◆ **Exercise**:
Please repeat the text of the Jagadisa-devasri passage exactly, between "By his own admission, he" and "the yoga mat.", inclusive.

◆ **Passage shown**:
*** Block opens ***
By his own admission, he was an independent child. He didn’t see anything unusual about  becoming a customer-service representative at Target to help his mother pay the bills.

“I worked there after school, but I also did a lot of after-school activities,” he says. “And I was an excellent student.”

By the time he was 16, the family had settled in Denver, and Jagadisa-devasri had become a vegetarian. He also, on his own initiative, took up meditation and yoga.

Photo by Nancy A. Ruhling

He starts every day on the yoga mat.

“I stopped eating meat cold turkey,” he says. “At that time and in that place, nobody was into these things. All of this just seemed right even though it made me seem weird.”

Jagadisa-devasri’s good grades got him a significant scholarship to the University of California, Berkeley. He worked and took out loans to fill the financial gap.

“I wanted to study marine biology,” he says. “About a year in, though, I decided that I wanted to give back to the communities I belonged to.”

The best way to do that, he figured, was to become a social worker.
*** Block closes ***
◆ **Record excerpts**:
*** Block opens ***
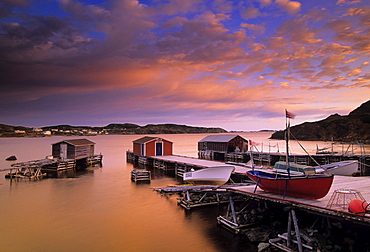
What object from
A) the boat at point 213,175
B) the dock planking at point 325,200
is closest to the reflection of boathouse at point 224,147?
the boat at point 213,175

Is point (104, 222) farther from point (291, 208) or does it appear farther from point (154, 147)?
point (154, 147)

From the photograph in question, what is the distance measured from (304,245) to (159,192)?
1557 cm

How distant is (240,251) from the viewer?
12.0 m

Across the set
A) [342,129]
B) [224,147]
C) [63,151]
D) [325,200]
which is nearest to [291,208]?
[325,200]

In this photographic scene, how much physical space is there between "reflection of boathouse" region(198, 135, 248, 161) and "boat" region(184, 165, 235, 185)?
97.2 ft

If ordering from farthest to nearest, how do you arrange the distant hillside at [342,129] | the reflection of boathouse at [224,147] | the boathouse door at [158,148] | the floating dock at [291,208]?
the distant hillside at [342,129] → the reflection of boathouse at [224,147] → the boathouse door at [158,148] → the floating dock at [291,208]

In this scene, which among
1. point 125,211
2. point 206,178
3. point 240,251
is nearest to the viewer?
point 240,251

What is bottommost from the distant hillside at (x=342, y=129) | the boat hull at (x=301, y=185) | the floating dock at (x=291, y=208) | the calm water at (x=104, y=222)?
the calm water at (x=104, y=222)

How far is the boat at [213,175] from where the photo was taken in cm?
2056

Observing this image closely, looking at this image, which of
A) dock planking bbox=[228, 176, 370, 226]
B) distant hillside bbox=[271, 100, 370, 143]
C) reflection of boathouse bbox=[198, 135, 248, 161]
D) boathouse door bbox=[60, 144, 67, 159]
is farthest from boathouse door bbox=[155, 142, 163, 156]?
distant hillside bbox=[271, 100, 370, 143]

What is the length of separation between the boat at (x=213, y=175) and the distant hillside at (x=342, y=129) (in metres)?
95.4

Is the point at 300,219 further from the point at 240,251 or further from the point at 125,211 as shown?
the point at 125,211

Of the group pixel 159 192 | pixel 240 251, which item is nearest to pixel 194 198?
pixel 159 192

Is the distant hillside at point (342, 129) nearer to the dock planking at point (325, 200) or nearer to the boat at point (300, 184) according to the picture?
the dock planking at point (325, 200)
*** Block closes ***
◆ **Result for this task**:
By his own admission, he was an independent child. He didn’t see anything unusual about  becoming a customer-service representative at Target to help his mother pay the bills.

“I worked there after school, but I also did a lot of after-school activities,” he says. “And I was an excellent student.”

By the time he was 16, the family had settled in Denver, and Jagadisa-devasri had become a vegetarian. He also, on his own initiative, took up meditation and yoga.

Photo by Nancy A. Ruhling

He starts every day on the yoga mat.